== Trecho ==
========

Responsável pelo projeto de expansão da companhia, Ângelo conseguiu dobrar o faturamento em menos de dez anos — de 91 milhões de reais, em 2001, para 180 milhões de reais, em 2008. Em fevereiro de 2009, faleceu, vítima de um infarto. Após a notícia, o pânico na empresa foi geral. “Escutávamos comentários negativos de que, sem o Ângelo, a empresa iria acabar”, diz Daniel Salton.

Não acabou, mas sofreu para achar o caminho. Sem um programa de sucessão desenhado e sem nenhum familiar na lista de espera pelo “trono”, o grupo ficou quatro meses sob o comando provisório de Antônio Agostinho Salton, diretor-superintendente. Depois de muita discussão e reuniões com o conselho diretivo, chegou-se ao nome de Daniel, na época diretor comercial.

“Quando ele faleceu, foi um estresse. Não tínhamos um plano, uma estratégia ou alguém preparado para assumir”, diz o atual presidente. Focado em continuar o trabalho de expansão da marca iniciado por Ângelo, Daniel investiu na profissionalização dos processos internos e, em pouco tempo, conseguiu elevar o faturamento de 207,7 milhões de reais, em 2009, para 255 milhões, em 2011.

Ponto importantíssimo a seu favor. “O sucessor tem de mostrar resultado em pouco tempo para gerar confiança no time”, diz Neuza Maria Dias Chaves, sênior advisor da Falconi Consultores de Resultado.

Daniel Salton tinha feito o primeiro gol, mas faltava ainda convencer a torcida de que era capaz de substituir à altura o artilheiro. Estava iniciada a temporada de comparações — fase que todo sucessor de um ícone precisa ultrapassar. Reservado e tímido, Daniel estava longe de atingir a popularidade de seu primo, conhecido por ser extremamente comunicativo e muito extrovertido.

Seu acerto, contudo, foi manter-se fiel a seu estilo e não tentar imitar o antecessor. “O sucessor tem de respeitar os valores do fundador e o legado da empresa, mas os caminhos serão outros porque o contexto é diferente e a pessoa no comando, por mais afinidade que tenha com o sucedido, tem um estilo próprio”, afirma Neuza.

========

== Exercício proposto 1 ==
Extraia do trecho sobre a sucessão de Ângelo, sem nenhuma alteração, a passagem que começa em "Daniel Salton tinha" e termina em "e muito extrovertido.".
== Exercício proposto 2 ==
Como o trecho sobre a sucessão de Ângelo poderia seguir? Continue-o a partir do ponto em que ele para.
Não é preciso consultar as linhas que vêm a seguir.

== Material fornecido ==

========

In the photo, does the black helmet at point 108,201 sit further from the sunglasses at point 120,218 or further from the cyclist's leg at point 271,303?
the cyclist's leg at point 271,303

========

== Resposta do exercício 1 ==
Daniel Salton tinha feito o primeiro gol, mas faltava ainda convencer a torcida de que era capaz de substituir à altura o artilheiro. Estava iniciada a temporada de comparações — fase que todo sucessor de um ícone precisa ultrapassar. Reservado e tímido, Daniel estava longe de atingir a popularidade de seu primo, conhecido por ser extremamente comunicativo e muito extrovertido.

== Resposta do exercício 2 ==
Foi assim que, passados os anos e colhendo bons resultados, o burburinho em torno das mudanças promovidas pelo novo presidente foi se acalmando. Hoje, a companhia já considera a transição um capítulo do passado, o que não significa ter sepultado o assunto. Segundo Daniel, em 2014, a empresa já começou a desenhar um programa de sucessão para que a próxima geração não tenha de assumir tudo no susto.

A hora do adeus

A troca do “ícone” pode ser traumática não só para quem fica mas também para quem deixa a cadeira. “A questão da sucessão está diretamente ligada à morte, não necessariamente a física, mas a de um ciclo de vida. Por isso, é um processo delicado”, explica Mary Nicoliello, da PwC.

Ao evitar pensar no assunto, no entanto, as companhias estão arriscando a vida do próprio negócio. Segundo a pesquisa da PwC, com raros exemplos de sucessões bem conduzidas, apenas 24% das empresas familiares brasileiras chegam à terceira geração.

Para evitar o mesmo destino trágico, em 2002, Miguel Krigsner, fundador do Grupo Boticário, decidiu dar o exemplo para seus franqueados e iniciar formalmente o processo da passagem de bastão. “Como a franquia é um negócio com perfil familiar, os dilemas acabam sendo os mesmos que os nossos, guardadas as devidas proporções”, afirma o empresário.

A ideia era mostrar que trabalhar a transição de poder é fundamental e não implica um final dramático. “Sempre parece algo negativo, como se o sucedido estivesse sendo obrigado a sair e vestir um pijama para passar o resto dos dias em casa”, diz Artur Grynbaum, atual presidente do grupo e cunhado de Miguel.

Artur começou a ser preparado para substituir Miguel em fevereiro de 2002, quando assumiu a vice-presidência operacional do grupo. Naquela época, a empresa ainda não contava com um plano de sucessão formal nem com o suporte da área de gestão de pessoas — dois fatores que mudaram após essa experiência.

Para Artur, o desafio maior foi cumprir as expectativas e provar que, apesar de não ser um clone do fundador, tem capacidade de conduzir a organização por um bom caminho. Como era a primeira troca de presidência do Boticário, o profissional ainda teve de lidar com o peso de substituir aquele que, para todos, era o símbolo da companhia.

Afinal, tratava-se de ficar no lugar do líder que, com seu jeito simples de tratar as pessoas e fazer negócios, transformou uma pequena farmácia de manipulação em Curitiba, no Paraná, em uma das maiores redes de franquia do Brasil e uma das maiores empresas do setor de cosméticos da América Latina. Hoje, o grupo conta com mais de 7 000 funcionários diretos, 25 000 ligados indiretos, 900 franqueados e 3 800 lojas espalhadas por 1 750 municípios no país.

Por isso, quando foi iniciado o processo de sucessão, não só Artur mas também Miguel precisaram se preparar emocionalmente. “Posso dizer que não é um processo fácil, porque você precisa trabalhar questões de desapego, confiança e poder”, confessa Miguel.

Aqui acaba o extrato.